- [Extract]
•••••

What is the definition of "hitting" when a move misses but still deals damage in relation to using consecutive powers. For example:

Jaws of the Wolf

Attack: Strength vs. AC (main weapon and off-hand weapon), two attacks

Hit: 2[W] + Strength modifier damage per attack.

Miss: Half damage per attack.

Say I miss with both attacks but the Miss grants me the ability to still deal damage. Now I can I still use this next power?

Sohei Flurry

Requirement: You must have hit an enemy with a weapon attack during this turn

Target: One creature

Attack: Highest ability modifier vs. AC

Hit: 1[W] damage.

Does dealing damage on an enemy still count as a "hit" for the requisite? Theoretically, the damage did land on the enemy and therefore had to have actually hit him/her/it even though the attack calls it a miss.


2 Answers 2


No, dealing damage does not mean you "hit"

4e uses a highly formulaic language. Miss, hit, attack roll and damage - these are all specific game terms. There are no gray areas there.

As for hit points, they are an abstraction. Loss of hit points due to Missed attacks could be explained as exhaustion, demoralization, etc. You can even describe the Missed attack as connecting with the target - that won't change the way game treats them.


Fourth edition is very "game-y," which means the actions which happen on the table may not match up with the actions as you perceive them. Since hurting people with real, live weapons relies on you making contact with that person, seeing "damage" on a person implies they've been hit by a weapon. This can lead you to say "If I've hurt someone, I've hit them." (Which is a very reasonable statement.)

This is not so in 4e. Due to its "gameiness," words like "hit" have very specific meanings. In this case, a "hit" is whenever you beat a character's defense value (AC/Fort/Ref/Will) on an attack roll. A "miss" is when you fail to overcome the defense value. It has nothing to do with if you deal damage or not.

•••••

- [Supplied information]

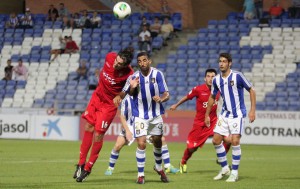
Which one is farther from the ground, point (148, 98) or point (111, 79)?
point (111, 79)

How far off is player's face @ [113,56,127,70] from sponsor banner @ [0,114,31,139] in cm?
1716

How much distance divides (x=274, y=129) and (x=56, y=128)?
7927 millimetres

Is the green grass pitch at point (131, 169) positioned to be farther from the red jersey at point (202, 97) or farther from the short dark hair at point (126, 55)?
the short dark hair at point (126, 55)

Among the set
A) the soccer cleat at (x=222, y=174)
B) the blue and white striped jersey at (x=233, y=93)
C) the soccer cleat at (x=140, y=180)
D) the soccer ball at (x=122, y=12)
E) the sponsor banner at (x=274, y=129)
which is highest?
the soccer ball at (x=122, y=12)

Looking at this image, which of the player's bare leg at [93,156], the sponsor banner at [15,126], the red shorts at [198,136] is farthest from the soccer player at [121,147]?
the sponsor banner at [15,126]

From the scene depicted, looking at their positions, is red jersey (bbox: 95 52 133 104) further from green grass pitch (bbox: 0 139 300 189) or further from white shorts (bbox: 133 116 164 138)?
green grass pitch (bbox: 0 139 300 189)

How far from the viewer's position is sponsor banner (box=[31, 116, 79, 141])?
3047 centimetres

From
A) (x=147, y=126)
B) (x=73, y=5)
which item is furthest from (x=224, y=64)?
(x=73, y=5)

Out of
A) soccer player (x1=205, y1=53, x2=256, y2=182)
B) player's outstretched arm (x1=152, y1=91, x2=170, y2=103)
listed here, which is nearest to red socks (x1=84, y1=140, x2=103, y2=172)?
player's outstretched arm (x1=152, y1=91, x2=170, y2=103)

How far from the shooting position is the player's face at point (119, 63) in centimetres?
1380

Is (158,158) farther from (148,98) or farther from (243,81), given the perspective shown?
(243,81)

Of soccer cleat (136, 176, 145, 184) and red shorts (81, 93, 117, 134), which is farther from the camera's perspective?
red shorts (81, 93, 117, 134)

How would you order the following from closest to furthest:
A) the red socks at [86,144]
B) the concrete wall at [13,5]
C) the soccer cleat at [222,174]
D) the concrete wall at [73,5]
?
the red socks at [86,144] < the soccer cleat at [222,174] < the concrete wall at [73,5] < the concrete wall at [13,5]

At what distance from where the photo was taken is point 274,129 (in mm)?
28203
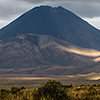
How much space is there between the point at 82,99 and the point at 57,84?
7.33 ft

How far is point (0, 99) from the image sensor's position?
17.5 metres

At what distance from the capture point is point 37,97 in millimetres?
17234

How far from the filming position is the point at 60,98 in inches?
654

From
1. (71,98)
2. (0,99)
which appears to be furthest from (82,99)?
(0,99)

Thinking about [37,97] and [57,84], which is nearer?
[37,97]

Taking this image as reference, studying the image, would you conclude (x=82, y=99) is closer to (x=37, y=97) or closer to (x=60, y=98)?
(x=60, y=98)

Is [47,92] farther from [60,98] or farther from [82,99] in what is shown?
[82,99]

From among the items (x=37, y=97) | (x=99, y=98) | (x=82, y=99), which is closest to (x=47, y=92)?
(x=37, y=97)

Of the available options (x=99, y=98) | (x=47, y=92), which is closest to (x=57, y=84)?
(x=47, y=92)

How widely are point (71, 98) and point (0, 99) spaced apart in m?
5.02

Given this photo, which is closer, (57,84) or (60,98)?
(60,98)

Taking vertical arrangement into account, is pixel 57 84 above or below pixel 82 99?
above

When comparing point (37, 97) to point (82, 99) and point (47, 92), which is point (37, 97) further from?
point (82, 99)

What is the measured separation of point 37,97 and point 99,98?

•••••

- [Written exercise A]
Transcribe the part of the rules discussion that begins with the words "Does dealing damage" and ends with "game treats them.".
- [Written exercise B]
Express the lines of the entries as a JSON list of strings, one string per line and no blank lines. Include only the lines from the line containing "How would you" through the line containing "the red socks at [86,144] <", with both of those lines counted.
The rules discussion and the entries have no connection to each other.

- [Finished answer A]
Does dealing damage on an enemy still count as a "hit" for the requisite? Theoretically, the damage did land on the enemy and therefore had to have actually hit him/her/it even though the attack calls it a miss.


2 Answers 2


No, dealing damage does not mean you "hit"

4e uses a highly formulaic language. Miss, hit, attack roll and damage - these are all specific game terms. There are no gray areas there.

As for hit points, they are an abstraction. Loss of hit points due to Missed attacks could be explained as exhaustion, demoralization, etc. You can even describe the Missed attack as connecting with the target - that won't change the way game treats them.

- [Finished answer B]
[
  "How would you order the following from closest to furthest:",
  "A) the red socks at [86,144]",
  "B) the concrete wall at [13,5]",
  "C) the soccer cleat at [222,174]",
  "D) the concrete wall at [73,5]",
  "?",
  "the red socks at [86,144] < the soccer cleat at [222,174] < the concrete wall at [73,5] < the concrete wall at [13,5]"
]